Liputan6.com, Bengkulu - Jemari Nji Soemaryatin masih lincah memainkan canting dan melukis lilin malam di atas kain yang sudah ditulis kaligrafi Arab dengan ornamen bunga Rafflesia arnoldii.
Sembari duduk di atas dingklik, perempuan 70 tahun itu sesekali mengembuskan nafas ke nyamplungan untuk sedikit mendinginkan lilin yang diambil dari wajan yang menyala di atas kompor kecil. Ujung canting atau cucuk terus dimainkan di atas kain sambil sesekali dipoles ke atas taplak yang disisipkan di antara gandul.
Nji Soemaryatin merupakan sosok pelestari batik khas Bengkulu yang biasa disebut kain besurek. Meski saat ini mengaku para pengguna batik lebih banyak memilih menggunakan produk dari industri massal, dia tetap bertahan melestarikan batik tulis.
"Roh kain besurek itu adalah kaligrafi yang tidak bisa dibaca dan motif Rafflesia. Jika bicara batik, ya ini, batik tulis," ujar Soemaryatin sambil membenarkan gawangan di ruang kerja belakang rumahnya, Minggu, 6 November 2016.
Meskipun usaha yang dirintis bersama almarhum suaminya itu saat ini sudah diwariskan kepada putranya, Doni Roesmandani, ia tetap membatik hampir setiap hari. Di tengah gempuran industri kain besurek cetak, dia mengaku masih bisa bertahan meski saat ini dari 30 orang karyawannya hanya tersisa tiga orang saja.
Sebab, dia percaya para pencinta batik kain besurek akan tetap mencari produk yang berkualitas dan bernilai seni tinggi. "Soal harga, memang jauh lebih mahal, tetapi yang kami jual adalah proses dan seni serta daya tahan yang sangat berbeda dengan produksi industri," kata Soemaryatin.
Baca Juga
Advertisement
Buah karya Soemaryatin pernah digunakan Presiden Susilo Bambang Yudhoyono saat membuka MTQ di Bengkulu. Putri Bung Karno, Sukmawati Soekarnoputri, bahkan pernah memesan secara khusus dengan mencantumkan namanya di atas kain yang ditulis tangan olehnya.
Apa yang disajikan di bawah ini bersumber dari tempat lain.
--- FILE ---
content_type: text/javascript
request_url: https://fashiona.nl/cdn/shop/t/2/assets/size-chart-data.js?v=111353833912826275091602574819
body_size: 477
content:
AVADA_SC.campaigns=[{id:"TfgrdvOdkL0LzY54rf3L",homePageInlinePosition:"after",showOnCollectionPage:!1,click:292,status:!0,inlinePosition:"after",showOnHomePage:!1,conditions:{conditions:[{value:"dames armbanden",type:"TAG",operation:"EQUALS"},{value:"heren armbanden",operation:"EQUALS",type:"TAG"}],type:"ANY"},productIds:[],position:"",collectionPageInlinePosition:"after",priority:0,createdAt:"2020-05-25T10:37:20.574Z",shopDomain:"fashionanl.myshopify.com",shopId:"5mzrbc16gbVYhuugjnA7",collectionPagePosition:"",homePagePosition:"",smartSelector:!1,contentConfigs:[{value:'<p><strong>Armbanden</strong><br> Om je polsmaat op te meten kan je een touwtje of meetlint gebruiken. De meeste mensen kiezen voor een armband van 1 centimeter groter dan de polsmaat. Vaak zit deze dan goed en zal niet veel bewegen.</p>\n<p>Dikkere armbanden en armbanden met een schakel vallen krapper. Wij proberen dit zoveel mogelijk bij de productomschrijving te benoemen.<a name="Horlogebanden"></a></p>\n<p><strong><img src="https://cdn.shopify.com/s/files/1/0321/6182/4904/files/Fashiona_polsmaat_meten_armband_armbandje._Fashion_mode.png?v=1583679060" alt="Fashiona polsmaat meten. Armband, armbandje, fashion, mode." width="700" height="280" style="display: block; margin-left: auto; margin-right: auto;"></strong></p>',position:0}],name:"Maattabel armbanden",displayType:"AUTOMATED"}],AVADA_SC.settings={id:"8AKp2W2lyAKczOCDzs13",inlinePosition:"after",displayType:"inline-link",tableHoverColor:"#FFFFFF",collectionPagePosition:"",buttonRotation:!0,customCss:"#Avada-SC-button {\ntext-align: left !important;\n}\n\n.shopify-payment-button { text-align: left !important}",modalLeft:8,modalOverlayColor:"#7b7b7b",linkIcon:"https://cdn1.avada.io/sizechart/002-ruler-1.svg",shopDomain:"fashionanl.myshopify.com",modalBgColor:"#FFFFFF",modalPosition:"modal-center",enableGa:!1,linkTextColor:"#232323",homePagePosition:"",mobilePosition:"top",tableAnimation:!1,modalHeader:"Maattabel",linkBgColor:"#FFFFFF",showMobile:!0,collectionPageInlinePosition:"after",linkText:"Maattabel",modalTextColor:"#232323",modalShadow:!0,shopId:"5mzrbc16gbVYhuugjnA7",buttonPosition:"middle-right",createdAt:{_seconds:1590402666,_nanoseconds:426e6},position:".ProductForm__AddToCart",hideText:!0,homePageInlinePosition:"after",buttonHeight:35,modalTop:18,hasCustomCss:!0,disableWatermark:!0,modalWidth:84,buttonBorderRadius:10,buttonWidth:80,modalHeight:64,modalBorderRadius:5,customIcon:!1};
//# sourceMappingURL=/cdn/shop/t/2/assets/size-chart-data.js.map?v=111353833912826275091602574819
"Selain SBY dan Ibu Sukmawati, karya tangan saya ini juga pernah digunakan istri Wakil Presiden Tri Sutrisno dan istri Menlu Ali Alatas," ujar dia.
Putra Soemaryatin, Doni Roesmandani, mengaku pada pertengahan 90-an, pemerintah Bengkulu sangat gencar mendampingi perajin kain besurek. Bahkan para pejabat di daerah ini diharuskan mengenakan batik Bengkulu setiap hari Kamis. Namun saat ini, meskipun aturan tetap berlaku, bahkan seluruh siswa sekolah juga diwajibkan mengenakan kain besurek, tetapi mereka lebih memilih produk massal yang didatangkan dari Pulau Jawa.
"Saat ini paling banyak tiga orang saja yang bertahan, sisanya lebih memilih memasarkan produk industri dari Jawa," kata Doni.
Ketua Komisi II DPRD Kota Bengkulu Suimi Fales berjanji akan lebih peduli terhadap para perajin batik tulis kain besurek ini dengan mendorong pemerintah daerah, khususnya wali kota, supaya membuat aturan khusus terhadap batik lokal.
"Jika perlu kita akan buat perda yang mewajibkan penggunaan batik tulis, juga untuk suvenir bagi setiap tamu daerah yang berkunjung ke sini," kata Suimi Fales.